There isn't one simple reason why the structured asic hasn't broken through, but here are a few of the main culprits:
* Flow issues
The larger asic providers that promised to deliver structured asics typically used their existing standard cell asic back end tools and methodologies. This meant they typically had to burn a lot of engineering in order to tape out a design. This was fine when designs were very valuable and high volume. But when they weren't, it wasn't worth the asic vendor's own investment. ASIC vendors therefore quickly found that the return simply wasn't there for them to chase this kind of business. They were therefore presented with a choice: either giving up or completely reengineering a more cost and effort effective back end. They all chose to give up.
* Over promising
Some structured asic providers erred by promising that their flows would be significantly easier than anything that had gone before. Designers could prototype in fpgas and 'seamlessly migrate' to a structured asic without burning any of their own engineering resource. Designers who tried such flows typically found that the effort they were expected to make was far higher than they had ever expected – and they were still required to modify their fpga designs to make them more asic like, thereby removing much of the attraction in the first place.
* Poor execution
Some structured asic vendors found that they were hard pressed to deliver working silicon reliably. Customers, who were already concerned about giving a new company their precious designs, were understandably reluctant to go back a second time when the first didn't work as expected.
They think it's all over
Is the era of the structured asic over before it ever got going? It's certainly true that none of the existing vendors in the market has made a success of it. However, the reasons for the emergence of the structured asic concept have not gone away and, arguably, they are more pressing than ever. While ASIC NREs are getting increasingly unaffordable for most applications and customers, there is still a real need for hardware based differentiation when designing a system – using a microprocessor or an assp and simply differentiating in software is not enough in many markets.
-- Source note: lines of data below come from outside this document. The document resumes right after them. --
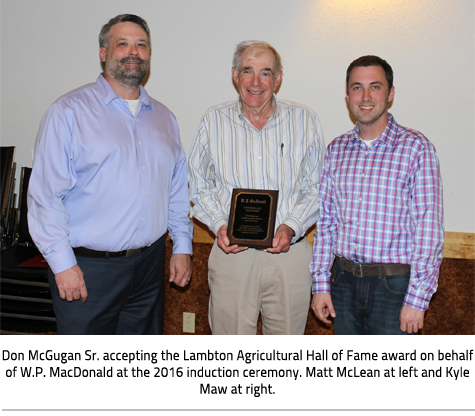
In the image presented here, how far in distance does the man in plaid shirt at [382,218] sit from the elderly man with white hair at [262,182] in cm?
22

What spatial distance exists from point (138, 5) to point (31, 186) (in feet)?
4.95

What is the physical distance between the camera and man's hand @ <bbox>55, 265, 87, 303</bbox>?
5.67ft

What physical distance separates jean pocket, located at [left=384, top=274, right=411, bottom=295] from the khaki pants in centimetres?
44

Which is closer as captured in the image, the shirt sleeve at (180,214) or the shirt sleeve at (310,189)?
the shirt sleeve at (310,189)

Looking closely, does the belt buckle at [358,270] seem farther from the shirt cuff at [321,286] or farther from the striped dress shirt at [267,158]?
the striped dress shirt at [267,158]

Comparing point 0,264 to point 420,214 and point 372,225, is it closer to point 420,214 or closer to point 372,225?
point 372,225

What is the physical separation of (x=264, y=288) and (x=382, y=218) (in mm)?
658

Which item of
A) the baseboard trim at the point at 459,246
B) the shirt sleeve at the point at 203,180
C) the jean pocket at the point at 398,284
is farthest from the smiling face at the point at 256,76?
the baseboard trim at the point at 459,246

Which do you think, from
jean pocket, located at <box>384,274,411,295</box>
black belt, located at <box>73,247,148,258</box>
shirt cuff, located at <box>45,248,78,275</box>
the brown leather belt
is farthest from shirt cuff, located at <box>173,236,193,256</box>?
jean pocket, located at <box>384,274,411,295</box>

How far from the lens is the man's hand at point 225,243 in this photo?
1957 millimetres

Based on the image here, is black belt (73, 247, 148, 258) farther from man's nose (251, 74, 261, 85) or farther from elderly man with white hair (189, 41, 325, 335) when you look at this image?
man's nose (251, 74, 261, 85)

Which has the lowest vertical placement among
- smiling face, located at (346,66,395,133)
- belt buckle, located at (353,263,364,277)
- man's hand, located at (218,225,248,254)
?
belt buckle, located at (353,263,364,277)

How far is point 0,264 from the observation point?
8.29 ft

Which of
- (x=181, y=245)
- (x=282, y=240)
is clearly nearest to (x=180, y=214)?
(x=181, y=245)
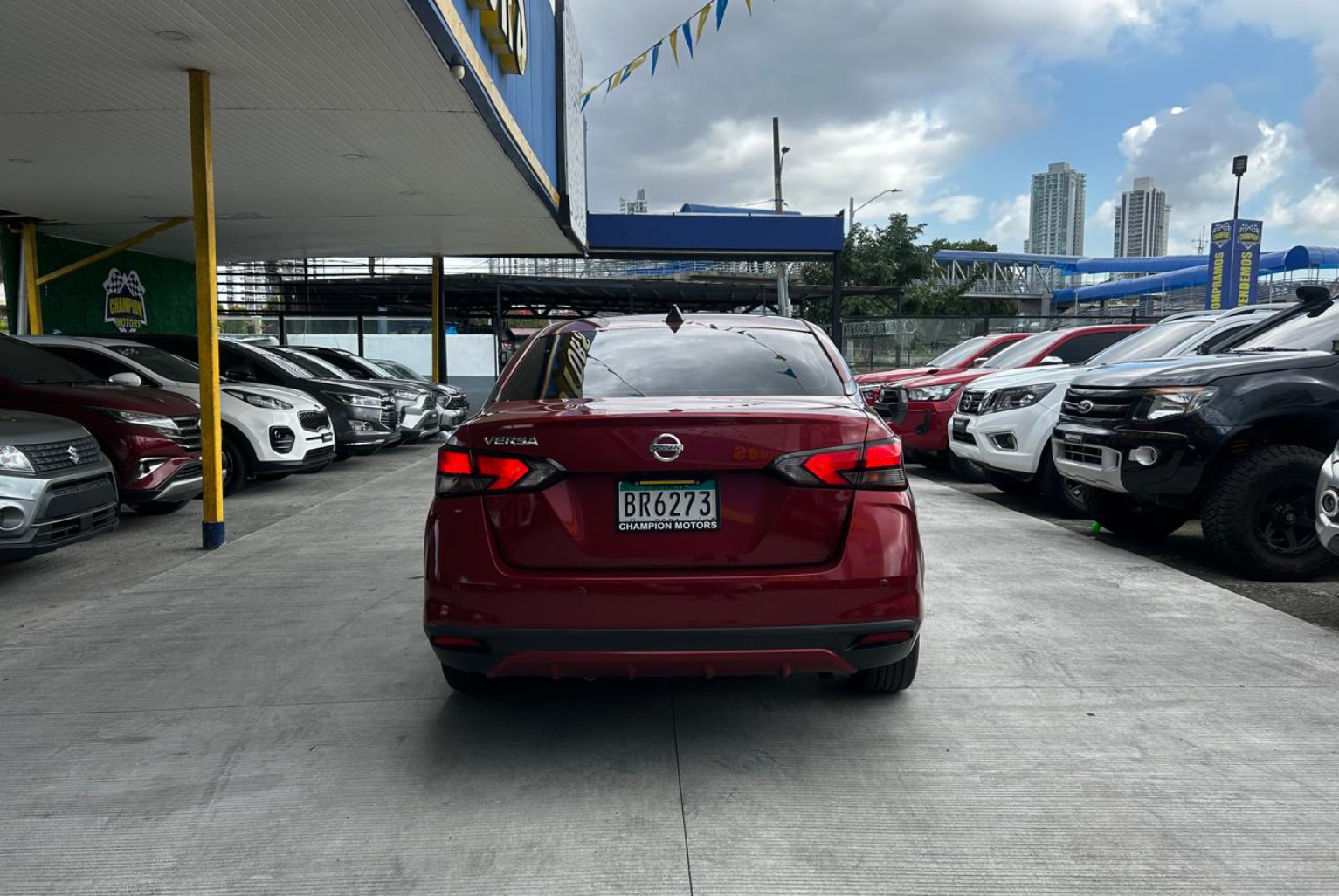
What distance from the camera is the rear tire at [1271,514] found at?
18.9 feet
The market clearly wants to design using fpgas, because the approach supports ease of design, flexibility and time to market requirements. If companies are going to 'take a chance' on emerging markets, then using an fpga to test the water makes a lot of sense. However, there has to be a really easy way to get from a working fpga to a cost and power reduced asic for volume production which doesn't require the designer to design twice – once for the fpga and then for the structured asic.
If someone could come out with a product that could solve these issues, there is clearly demand for it out there.